An example of companionate relations can be found in Jane Austen’s Emma where Mrs. Weston is explicitly described as being prepared to be a wife by being Emma’s companion, and similarly that Emma treats Harriet as a wife-in-training. The personality traits that critics view as flaws in Emma would be unremarkable in a man of that era and class. In this context, the resolution of Emma’s marriage plot degrades her from full human being (i.e., husband-equivalent) to wife, and thus inferior.
There was an inevitable conflict when a woman was both a wife and the mistress of a companion. That was often the case: companions were not at all restricted to the households of single women. There is an example of this conflict provided from the marriage of Henry Fox and Lady Caroline, played out in correspondence when Caroline went to Bath accompanied by a woman who was usually the companion of one of her husband’s relatives. Caroline comments on the unwanted subservience of the woman and her husband bristles a bit at the implications that he expects that same subservience from Caroline.
The 18th century was an era concerned with identifying and challenging tyranny but domestic tyranny wasn’t easy to label. It was raised as a public topic most often by sons. Even when women’s complaints about a husband’s tyranny could only be made in private, men might publicly complain about the tyrrany of wives and mistresses purely on the grounds of having their authority and power questioned. (The problem of “if you’re privileged, equality feels like oppression.”)
With the rise of the concept of sensibility--an empathic reaction to the feelings and needs of others--this trait was assigned primarily to women, emphasizing how it naturally suited them for tending to those needs and feelings in others. Conduct manuals directed primarily at women worked to reinforce this trait, as well as others intended to shape women for a subservient role, such as modesty and delicacy. These traits were all defined as women’s “nature” without recognizing the contradiction that anything that must be so relentlessly taught and enforced can’t be natural. The men enjoining these traits on their wives and daughters presented themselves as having only benevolent intentions, but the end was to teach learned helplessness and hypocrisy.
Women might respond to domestic tyranny in various ways. One was to identify with the tyrant and become one when the opportunity arose, either in respect to one’s own subordinates or--as in fictional examples--women who became the “right-hand man” to assist a man in his domination of other women. Another response was to refocus one’s agency on situations where one could do good for others in a way one couldn't for oneself--to adopt altruism as a defense against helplessness. For 18th century women, altruism was obviously a more acceptable outlet. The literary example of this path is Sarah Scott’s utopian novel A Description of Millenium Hall.

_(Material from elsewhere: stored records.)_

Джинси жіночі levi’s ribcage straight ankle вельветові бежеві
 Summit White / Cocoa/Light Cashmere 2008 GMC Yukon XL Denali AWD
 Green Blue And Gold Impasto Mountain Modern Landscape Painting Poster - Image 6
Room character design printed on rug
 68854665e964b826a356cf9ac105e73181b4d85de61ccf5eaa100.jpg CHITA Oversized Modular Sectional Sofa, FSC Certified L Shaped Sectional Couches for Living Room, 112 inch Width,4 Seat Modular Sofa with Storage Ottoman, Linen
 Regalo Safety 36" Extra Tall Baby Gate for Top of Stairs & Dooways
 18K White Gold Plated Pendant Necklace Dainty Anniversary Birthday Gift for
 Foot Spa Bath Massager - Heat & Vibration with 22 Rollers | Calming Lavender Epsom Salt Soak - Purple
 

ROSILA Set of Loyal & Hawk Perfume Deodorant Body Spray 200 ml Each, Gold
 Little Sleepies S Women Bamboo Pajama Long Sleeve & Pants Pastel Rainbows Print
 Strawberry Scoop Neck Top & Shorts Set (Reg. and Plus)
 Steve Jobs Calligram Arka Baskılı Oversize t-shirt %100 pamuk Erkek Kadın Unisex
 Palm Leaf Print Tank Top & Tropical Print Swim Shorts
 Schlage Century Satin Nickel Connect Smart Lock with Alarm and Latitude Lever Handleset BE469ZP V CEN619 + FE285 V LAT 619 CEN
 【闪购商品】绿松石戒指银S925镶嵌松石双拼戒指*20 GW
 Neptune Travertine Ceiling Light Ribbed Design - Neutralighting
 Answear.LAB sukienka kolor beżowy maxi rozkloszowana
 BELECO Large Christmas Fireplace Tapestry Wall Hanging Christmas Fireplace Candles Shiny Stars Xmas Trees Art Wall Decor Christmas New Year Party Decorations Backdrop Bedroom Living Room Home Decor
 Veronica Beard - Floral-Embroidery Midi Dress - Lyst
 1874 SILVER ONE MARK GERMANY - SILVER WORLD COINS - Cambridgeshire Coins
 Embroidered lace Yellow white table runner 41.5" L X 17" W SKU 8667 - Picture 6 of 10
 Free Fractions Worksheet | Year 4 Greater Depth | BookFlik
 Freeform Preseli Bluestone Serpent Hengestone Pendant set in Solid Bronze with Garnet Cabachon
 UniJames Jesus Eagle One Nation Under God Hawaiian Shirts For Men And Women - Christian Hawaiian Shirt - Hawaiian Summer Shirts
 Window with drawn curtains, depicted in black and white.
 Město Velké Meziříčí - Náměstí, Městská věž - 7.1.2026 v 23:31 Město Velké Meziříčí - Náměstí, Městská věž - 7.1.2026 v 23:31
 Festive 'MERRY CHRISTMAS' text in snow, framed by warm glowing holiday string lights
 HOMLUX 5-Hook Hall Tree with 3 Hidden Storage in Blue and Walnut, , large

When studying women’s companionate relationships it is evident that successful ones were those involving benevolent and altruistic responses both within the relationship and generally among communities of women. Negative reactions were best saved for outside the relationship and especially toward men. When both members of a companionship behaved benevolently toward each other, the result (as shown in the biographies in this collection) was greater prosperity for both.
If such women did not overtly call for the benevolence and equality that that were a goal within their relations to be made general in society, it was often due to placing those calls within a subversive, indirect context, such as the representation of companionship within fiction--an indirection necessary for them to be heard.